Охренеть кличка у этого бизона. С таким погонялом я бы тоже под машину бросился. Подозреваю, так оно и было. Чистое самоубийство.
— Барсик. Можете отправить врача?
— Не могу. Врач на вызовы не выезжает. Хотите помочь питомцу — привозите сами, записала вас на пять, — быстро произнеся, бросает трубку.
Капец!
Девчонка не слышала, что сказала мне ветистеричка. Смотрит на меня щенячьими глазами, полными надежды. А я замираю, зависаю на этих глазах. Не могу больше видеть в них слёзы.
Хочется её успокоить, приласкать. Таких красоток радовать надо , а не доводить до слёз.
Бросаю взгляд на мохнатое чудище, потом на свою машину. Даже не знаю, кого или чего жалеть больше.
Салон внутри — «белый жемчуг», свежий, чистый. А собака… Блять. Даже постелить нечего.
В багажник? Да этот бизон хрен туда влезет!
На самом деле там реквизиты: липовые номера, поддельные стволы, и сумка набитая меченными купюрами. Багажник открывать нельзя! 🚫
Снимаю пальто, пиджак, закатываю рукава. Сегодня я решил стать героем для одной прелестной куколки. Надо как-то реабилитироваться в её глазах прежде чем у нас начнутся отношения. Может, даже уже этой ночью начнутся. Должна же она меня отблагодарить за спасение её верного друга.
— Поехали, — отодвигаю девчонку от пса и склоняюсь над ним. — Отвезем его в клинику, а то он не доживет до приезда ветеринара.
Не говорить же мне ей, что ветеринар вообще не приедет.
— Барсик, слышишь все будет хорошо, — сквозь слезы улыбается она. — Дядя тебе поможет.
Чего? Какое ещё нахрен дядя? Мне всего-то тридцать три. Может, из-за отросшей щетины она меня в дядьки записала.
Сажусь на корточки, поглаживая щетину (свою, не собачью) и прикидываю, как бы поднять эту тушу. От него разит, будто он уже неделю как разлагается. Если бы сам лично не сбил, так бы и подумал.
Просовываю руки под голову и брюхо, напрягаюсь и поднимаю. Тяжёлый, собака.
— Ты когда его мыла в последний раз? — не выдерживаю я вони. — От него дерьмом несет как от навозной кучи.
Фу, задыхаюсь. Походу, сдохну раньше этого пса.
— Не говорите так, он все понимает, — восклицает она и открывает дверь салона.
Пёс реально в этот момент глаз открывает, на меня им смотрит и что-то хрипит типа «сам то когда мылся, идиот?» Идиотом себя и ощущаю. По собственной воли эту кучу дерьма в новую машину запихиваю.
Сердце кровью обливается — «белый жемчуг» оплакивает. После этой туши ни одна химчистка не исправит дело. Хана моей машине. Новую надо покупать.
— Аккуратнее, — причитает девчонка, пока я запихиваю пса в машину.

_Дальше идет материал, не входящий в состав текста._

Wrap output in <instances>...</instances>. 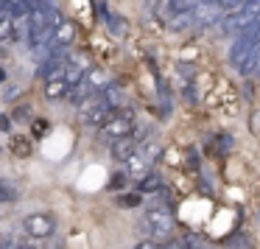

Куда уж аккуратнее? Я даже баб в кровать так не укладываю как этого кабана.
— Держись Барсик, скоро будем на месте, — запрыгнув на переднее сидение, успокаивает она своего пса.
Всю дорогу только назад и оборачивает. Смотрит на него и причитает. Просит не закрывать глаза, не уходить. Уже и сам переживаю, как бы пес не окочурился. Если сдохнет, хрен девчонка подпустит меня к себе приласкать. Точно не простит.
Еду и молюсь. Заговорить с ней не решаюсь. Сначала спасу пса, потом благодарность приму. Сполна. За разбитую фару, за раздолбанный бампер, за салон в дерьме, за вонь как из канализации и за надорванную поясницу. Потом по второму круге за всё то же самое и во всех позах, какие только бывают.
— Куда пса? — залетаю я в ветклинику с этим кабаном на руках.
Добираюсь до процедурной скидываю пса и понимаю, что уже совсем не чувствую рук. Сам ничем не отличаюсь от него, весь в его дерьме. Пока врач осматривает решаю хоть как-то избавиться от грязи и вони.
— Я сейчас подойду, — говорю девушке и ветеринару.
— Угу, — кивает она, не отводя молящегося взгляда от пса. На меня бы так посмотрела.
Нахожу уборную и смываю с себя всё дерьмо. Мою лицо, руки, рубашку в урну кидаю, хорошо, что под ней футболку надел. Повторно мою все. В третий раз. Вонь уже въеться в кожу успела, что ли? Не могу избавиться от нее. Не пойду же я с такой вонью девчонку успокаивать? А хочется уже начать.
Выхожу и сажусь напротив процедурной. Заходить внутрь не решаюсь. Видеть этого пса не могу.
Только подумал о нем, как дверь открывается и выбегает... пес. Живой и невредимый. На своих четверых, даже не хромает. Радость-то какая. Куколка точно счастлива теперь.
За ним ветеринар шагает. Выходит и закрывает дверь.
— С собакой все в порядке, просто шоковое состояние, — говорит он.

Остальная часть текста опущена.